You sang to the white men building empires
To the black men in chains, bound fast.
To the KKK and the men they lynched,
To freedom fighters and fascists,
In belief that all deserve a melody.

You hold out your hands in peace to all the
Grey suited bankers, proud in their wealth;
Grey places inside dreamers and hypocrites;
Grey spectra of ambiguity, paradox, passion.
Grey homeless faces, hopeless eyes;
The greys of those who care but can't help;
The dark, occluded grey of those who won't.

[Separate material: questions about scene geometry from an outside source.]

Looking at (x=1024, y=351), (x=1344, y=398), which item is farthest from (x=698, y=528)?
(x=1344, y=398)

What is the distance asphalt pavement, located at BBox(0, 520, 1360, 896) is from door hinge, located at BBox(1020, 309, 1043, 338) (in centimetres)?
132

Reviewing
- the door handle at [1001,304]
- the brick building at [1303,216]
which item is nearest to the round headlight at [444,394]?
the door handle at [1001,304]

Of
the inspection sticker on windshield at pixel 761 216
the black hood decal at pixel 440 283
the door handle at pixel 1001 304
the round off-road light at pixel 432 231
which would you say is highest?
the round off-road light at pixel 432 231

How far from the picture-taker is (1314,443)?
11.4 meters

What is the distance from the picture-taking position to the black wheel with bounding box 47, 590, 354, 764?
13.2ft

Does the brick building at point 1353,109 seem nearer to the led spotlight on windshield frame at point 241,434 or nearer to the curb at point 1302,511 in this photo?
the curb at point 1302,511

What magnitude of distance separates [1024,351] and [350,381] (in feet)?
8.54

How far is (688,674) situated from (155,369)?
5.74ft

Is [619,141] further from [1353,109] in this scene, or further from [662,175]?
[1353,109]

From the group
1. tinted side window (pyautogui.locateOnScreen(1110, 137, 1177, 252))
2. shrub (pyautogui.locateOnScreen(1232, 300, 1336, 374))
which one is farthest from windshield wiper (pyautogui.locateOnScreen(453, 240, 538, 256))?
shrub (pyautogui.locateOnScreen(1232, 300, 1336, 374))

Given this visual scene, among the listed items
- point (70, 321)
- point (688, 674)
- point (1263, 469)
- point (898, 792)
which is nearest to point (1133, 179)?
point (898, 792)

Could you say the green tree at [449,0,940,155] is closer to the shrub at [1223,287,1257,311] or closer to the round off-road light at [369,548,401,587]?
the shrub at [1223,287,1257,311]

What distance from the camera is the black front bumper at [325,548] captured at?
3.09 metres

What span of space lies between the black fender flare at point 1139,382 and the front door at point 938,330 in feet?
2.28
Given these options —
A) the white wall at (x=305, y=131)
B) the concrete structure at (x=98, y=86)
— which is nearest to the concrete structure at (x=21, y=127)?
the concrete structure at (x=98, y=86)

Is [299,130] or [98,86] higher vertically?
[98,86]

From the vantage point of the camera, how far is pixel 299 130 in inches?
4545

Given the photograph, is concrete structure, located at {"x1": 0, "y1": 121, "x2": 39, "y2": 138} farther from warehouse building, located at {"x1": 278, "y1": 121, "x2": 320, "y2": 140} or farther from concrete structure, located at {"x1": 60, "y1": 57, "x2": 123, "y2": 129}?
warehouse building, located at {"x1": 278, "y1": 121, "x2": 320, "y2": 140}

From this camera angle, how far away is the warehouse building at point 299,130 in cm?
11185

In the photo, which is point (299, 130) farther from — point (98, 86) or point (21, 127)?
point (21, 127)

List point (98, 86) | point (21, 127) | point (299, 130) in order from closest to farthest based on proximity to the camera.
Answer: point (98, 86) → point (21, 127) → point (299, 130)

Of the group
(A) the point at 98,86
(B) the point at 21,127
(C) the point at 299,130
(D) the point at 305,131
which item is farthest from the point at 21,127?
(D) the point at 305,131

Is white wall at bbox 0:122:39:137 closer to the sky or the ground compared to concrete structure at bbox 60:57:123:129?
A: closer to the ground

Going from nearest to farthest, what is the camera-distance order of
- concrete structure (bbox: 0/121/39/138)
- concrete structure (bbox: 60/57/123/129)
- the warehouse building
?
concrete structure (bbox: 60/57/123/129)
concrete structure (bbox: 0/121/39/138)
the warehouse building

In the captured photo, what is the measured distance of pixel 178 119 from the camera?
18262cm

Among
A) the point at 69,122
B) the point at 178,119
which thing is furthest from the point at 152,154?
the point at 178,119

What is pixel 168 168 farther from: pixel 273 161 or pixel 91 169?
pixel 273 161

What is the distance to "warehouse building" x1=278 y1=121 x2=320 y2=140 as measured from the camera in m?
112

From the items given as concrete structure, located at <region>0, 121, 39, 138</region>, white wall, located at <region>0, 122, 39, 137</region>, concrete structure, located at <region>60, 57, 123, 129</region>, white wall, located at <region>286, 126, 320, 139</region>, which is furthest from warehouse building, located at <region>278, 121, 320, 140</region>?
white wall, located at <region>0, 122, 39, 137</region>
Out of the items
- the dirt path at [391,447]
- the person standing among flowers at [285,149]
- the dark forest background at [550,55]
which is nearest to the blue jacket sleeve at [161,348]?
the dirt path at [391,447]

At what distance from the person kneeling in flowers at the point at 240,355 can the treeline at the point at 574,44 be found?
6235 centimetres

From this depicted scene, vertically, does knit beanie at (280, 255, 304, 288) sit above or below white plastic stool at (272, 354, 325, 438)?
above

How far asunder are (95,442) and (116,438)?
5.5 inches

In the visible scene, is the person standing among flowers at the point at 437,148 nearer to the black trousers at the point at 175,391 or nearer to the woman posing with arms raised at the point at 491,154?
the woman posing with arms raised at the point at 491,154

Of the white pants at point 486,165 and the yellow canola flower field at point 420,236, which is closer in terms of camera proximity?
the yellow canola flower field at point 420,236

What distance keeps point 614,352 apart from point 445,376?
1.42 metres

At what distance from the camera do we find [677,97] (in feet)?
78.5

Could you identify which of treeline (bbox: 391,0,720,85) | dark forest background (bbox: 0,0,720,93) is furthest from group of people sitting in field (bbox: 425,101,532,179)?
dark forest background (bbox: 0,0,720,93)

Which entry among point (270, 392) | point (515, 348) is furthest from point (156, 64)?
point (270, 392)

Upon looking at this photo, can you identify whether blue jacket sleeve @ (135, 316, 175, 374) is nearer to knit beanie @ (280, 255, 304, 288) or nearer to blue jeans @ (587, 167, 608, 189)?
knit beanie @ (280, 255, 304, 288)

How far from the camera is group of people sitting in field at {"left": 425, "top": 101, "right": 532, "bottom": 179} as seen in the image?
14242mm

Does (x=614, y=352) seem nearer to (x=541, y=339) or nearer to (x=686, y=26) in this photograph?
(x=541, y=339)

Hello bright sun, our mother, our lover,
Birther of home, giver of tomorrows.
Star of example, the peaceful reconciler.
One holy explosion, one billion year inferno.
One world, one race.
One hope:

That six degrees of separation become none,
That persecuted and oppressor,
Underclasses and fatcats,
Meet under your eyes' brilliance
And realise they are all made of stars.

Poetry is an art form.  As yet I have no appreciation of the art.  Neither do I have skill or an awareness of technique.  I believe that I'll see improvement this year.  This morning, having typed most of the above, I attended a writers' group here.  For each of us there, writing from the prompts given produced interesting material.  I also received a few tips about poetry for which I am grateful.  And several more ideas to play with if I ever have the time and energy for supplemental wordplay.  What I wrote about The Growling Man could be turned from free written prose into a poem.  What I wrote about Jesus would get me excommunicated.